Nebst der Wasser- und Lufttemperatur seien aber auch die länger werdenden Tage entscheidend. Damit Mücken im Frühjahr aus der Winterruhe erwachen und sich entwickeln, brauchen sie eine gewisse Tageslänge, erklärt der Parasitologe weiter.
Ab wann ist es eine Mückenplage?
«Das ist sehr individuell», sagt Mathis. Eine wissenschaftliche Definition einer Mückenplage gebe es nicht.
Wie schützt man sich am besten vor Mückenstichen?
Mann kann einige Massnahmen treffen, um das Risiko von Mückenstichen zu verringern:
- 1) Insektenschutzgitter an den Fenstern anbringen – das verhindert, dass die Mücken ins Heim fliegen.
- 2) Abweisende Substanzen (gibt's in der Drogerie oder Apotheke) verhindern, dass sich die Mücken auf ungeschützte Hautpartien setzen.

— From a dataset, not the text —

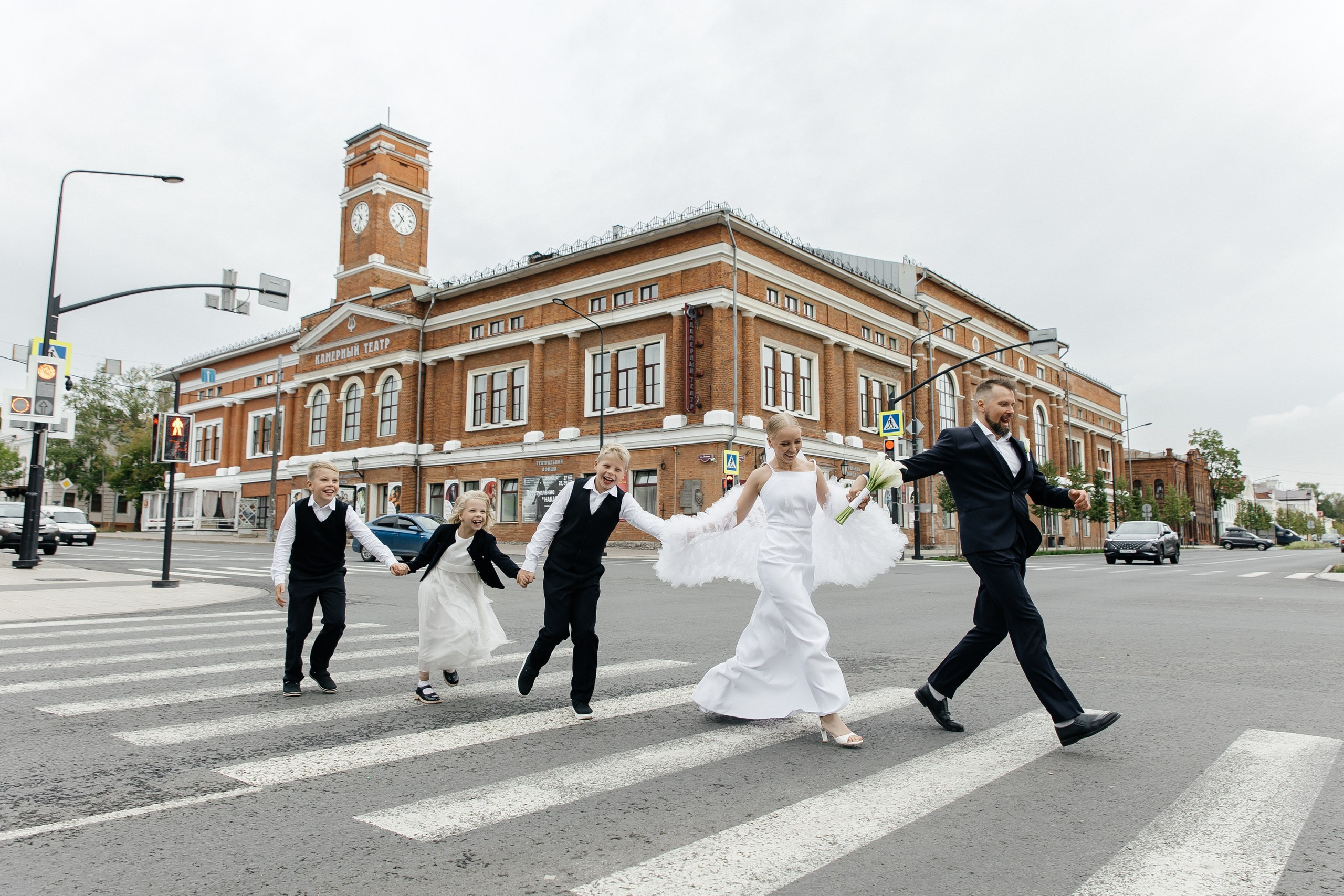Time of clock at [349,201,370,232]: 10:34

- 3) Um zu verhindern, dass die Mücken in der Umgebung des Hauses ihre Eier ablegen können, sollte man Regentonnen abdecken, Vogeltränken, Untersetzer von Pflanzentöpfen usw. entleeren.

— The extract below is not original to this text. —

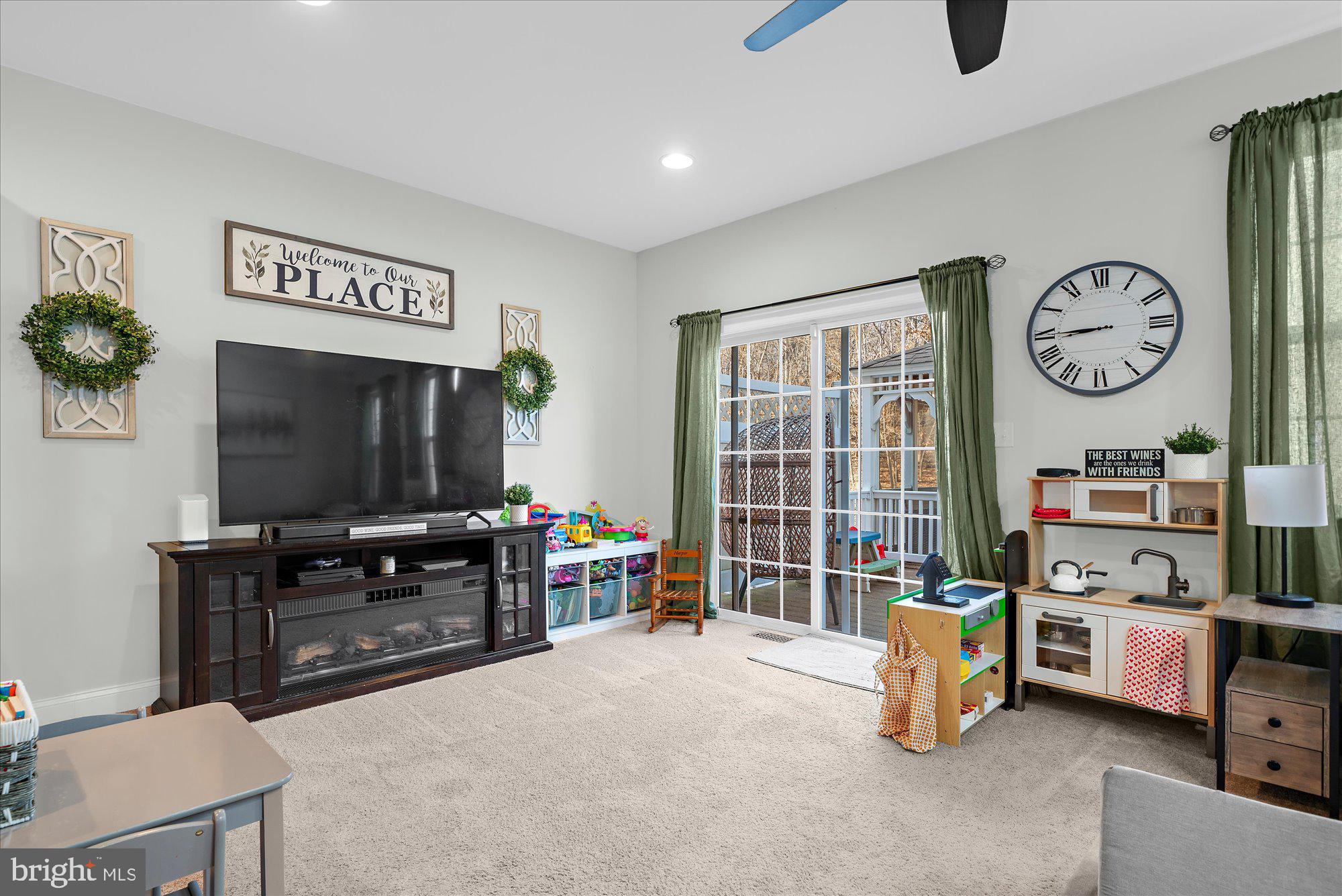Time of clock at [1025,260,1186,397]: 8:45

- 4) Lange, helle Kleider tragen, denn die fliegenden Blutsauger lassen sich von Dunklem leiten.
Was tun, wenn eine Mücke doch zugestochen hat?
Es gibt zwei Methoden, sagt Mathis: «Kühlen oder wärmen.» Denn wenn die Mücke zusticht, injiziert sie mit ihrem Speichel Eiweisse in die Stichwunde. Darauf würden einige Menschen allergisch reagieren. Dann könne man entweder wärmen, um die Entzündung zu lindern, oder kühlen, um den Juckreiz zu stillen, erklärt Mathis.